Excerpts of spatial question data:
++++++++++

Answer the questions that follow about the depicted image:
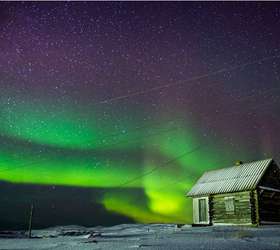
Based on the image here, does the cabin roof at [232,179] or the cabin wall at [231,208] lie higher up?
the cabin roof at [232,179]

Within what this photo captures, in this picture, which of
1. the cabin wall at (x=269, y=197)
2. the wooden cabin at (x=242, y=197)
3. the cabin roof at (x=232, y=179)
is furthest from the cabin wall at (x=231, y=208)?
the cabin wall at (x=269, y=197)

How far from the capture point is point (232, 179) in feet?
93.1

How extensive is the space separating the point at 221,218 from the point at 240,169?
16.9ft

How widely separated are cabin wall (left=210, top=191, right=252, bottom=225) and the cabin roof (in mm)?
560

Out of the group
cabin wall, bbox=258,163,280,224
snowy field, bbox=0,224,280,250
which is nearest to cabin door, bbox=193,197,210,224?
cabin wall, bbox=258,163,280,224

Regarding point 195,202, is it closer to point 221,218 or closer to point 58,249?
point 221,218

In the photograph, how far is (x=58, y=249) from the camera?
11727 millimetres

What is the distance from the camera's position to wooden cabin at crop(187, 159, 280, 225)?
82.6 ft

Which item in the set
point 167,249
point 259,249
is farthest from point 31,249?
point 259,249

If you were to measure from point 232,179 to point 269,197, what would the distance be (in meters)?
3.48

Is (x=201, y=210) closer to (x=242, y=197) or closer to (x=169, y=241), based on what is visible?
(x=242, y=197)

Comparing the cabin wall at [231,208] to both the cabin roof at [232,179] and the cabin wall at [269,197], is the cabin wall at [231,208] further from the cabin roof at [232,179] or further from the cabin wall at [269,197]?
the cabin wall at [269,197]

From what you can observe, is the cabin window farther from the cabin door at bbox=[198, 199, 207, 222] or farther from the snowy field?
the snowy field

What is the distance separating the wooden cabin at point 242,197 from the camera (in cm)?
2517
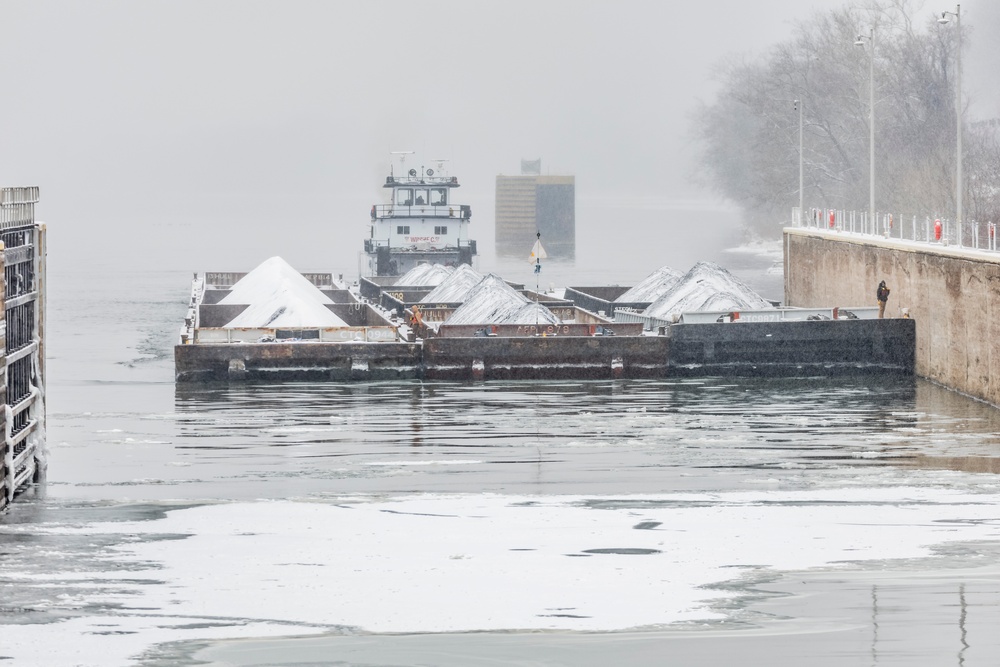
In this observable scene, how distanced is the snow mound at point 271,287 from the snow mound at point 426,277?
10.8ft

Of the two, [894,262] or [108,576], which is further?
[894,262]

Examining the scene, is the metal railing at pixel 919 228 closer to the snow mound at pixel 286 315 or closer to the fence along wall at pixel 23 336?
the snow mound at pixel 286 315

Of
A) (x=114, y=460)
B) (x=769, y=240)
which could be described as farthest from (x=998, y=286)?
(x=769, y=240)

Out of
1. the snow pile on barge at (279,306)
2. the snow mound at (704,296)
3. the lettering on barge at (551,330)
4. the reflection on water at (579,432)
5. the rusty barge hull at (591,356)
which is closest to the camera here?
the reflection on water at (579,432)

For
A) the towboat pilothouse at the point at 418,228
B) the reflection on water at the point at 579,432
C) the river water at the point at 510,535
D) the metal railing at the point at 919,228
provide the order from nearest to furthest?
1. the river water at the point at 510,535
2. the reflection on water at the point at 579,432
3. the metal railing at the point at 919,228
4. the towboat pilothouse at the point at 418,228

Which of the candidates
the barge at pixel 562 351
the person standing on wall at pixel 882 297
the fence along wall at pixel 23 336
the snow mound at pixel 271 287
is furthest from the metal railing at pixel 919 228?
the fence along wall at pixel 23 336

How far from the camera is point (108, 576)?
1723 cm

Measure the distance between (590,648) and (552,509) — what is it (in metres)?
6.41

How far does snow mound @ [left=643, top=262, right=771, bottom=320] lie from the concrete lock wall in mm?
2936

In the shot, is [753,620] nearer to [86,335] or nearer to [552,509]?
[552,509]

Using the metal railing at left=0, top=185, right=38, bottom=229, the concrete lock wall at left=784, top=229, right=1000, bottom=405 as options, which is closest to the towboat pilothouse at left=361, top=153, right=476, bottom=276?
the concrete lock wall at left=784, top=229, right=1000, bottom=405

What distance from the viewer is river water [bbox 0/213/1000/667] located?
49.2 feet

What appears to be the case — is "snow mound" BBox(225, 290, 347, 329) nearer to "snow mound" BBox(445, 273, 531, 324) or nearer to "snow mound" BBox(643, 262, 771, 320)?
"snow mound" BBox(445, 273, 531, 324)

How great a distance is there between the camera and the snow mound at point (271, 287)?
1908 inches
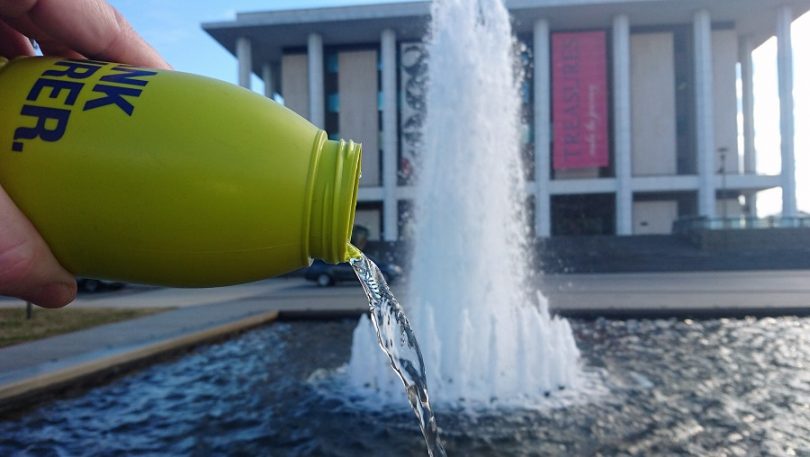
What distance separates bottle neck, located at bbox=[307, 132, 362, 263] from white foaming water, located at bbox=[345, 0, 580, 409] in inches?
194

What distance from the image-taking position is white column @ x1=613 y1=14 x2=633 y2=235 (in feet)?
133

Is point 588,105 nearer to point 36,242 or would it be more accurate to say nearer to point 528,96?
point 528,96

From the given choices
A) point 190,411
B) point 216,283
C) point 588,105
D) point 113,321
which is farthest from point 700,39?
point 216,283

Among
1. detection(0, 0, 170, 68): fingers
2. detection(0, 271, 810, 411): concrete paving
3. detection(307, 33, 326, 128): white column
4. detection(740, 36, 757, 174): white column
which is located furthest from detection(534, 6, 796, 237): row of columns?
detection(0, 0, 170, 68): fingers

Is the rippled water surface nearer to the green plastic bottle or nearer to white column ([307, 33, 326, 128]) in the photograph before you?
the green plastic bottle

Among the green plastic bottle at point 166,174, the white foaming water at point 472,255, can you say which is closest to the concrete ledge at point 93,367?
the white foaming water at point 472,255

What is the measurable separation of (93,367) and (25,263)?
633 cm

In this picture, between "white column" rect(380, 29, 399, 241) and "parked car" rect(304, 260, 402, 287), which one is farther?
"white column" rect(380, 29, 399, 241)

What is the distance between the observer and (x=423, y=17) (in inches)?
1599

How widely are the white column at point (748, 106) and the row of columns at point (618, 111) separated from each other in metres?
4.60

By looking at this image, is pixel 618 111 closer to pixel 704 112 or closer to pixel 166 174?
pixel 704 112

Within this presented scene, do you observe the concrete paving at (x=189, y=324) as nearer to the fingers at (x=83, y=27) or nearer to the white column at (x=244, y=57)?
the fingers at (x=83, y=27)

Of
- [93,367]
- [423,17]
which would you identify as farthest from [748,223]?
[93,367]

++++++++++

--- Requirement ---
Repeat only what runs from the line holding "In this picture, between" to the end of the data, keeping every line exactly as written, first and last included.

--- Final result ---
In this picture, between "white column" rect(380, 29, 399, 241) and "parked car" rect(304, 260, 402, 287), which one is farther?
"white column" rect(380, 29, 399, 241)

What is the distance between the observer and (x=423, y=17) (in inches)?
1599

How widely are the white column at point (748, 106) and the row of columns at point (618, 111) separated from each other in metres?
4.60

By looking at this image, is pixel 618 111 closer to pixel 704 112 or closer to pixel 166 174?
pixel 704 112

Within this presented scene, do you observe the concrete paving at (x=189, y=324) as nearer to the fingers at (x=83, y=27) or nearer to the white column at (x=244, y=57)?
the fingers at (x=83, y=27)

Of
- [93,367]
- [423,17]
which would you identify as farthest from [748,223]?
[93,367]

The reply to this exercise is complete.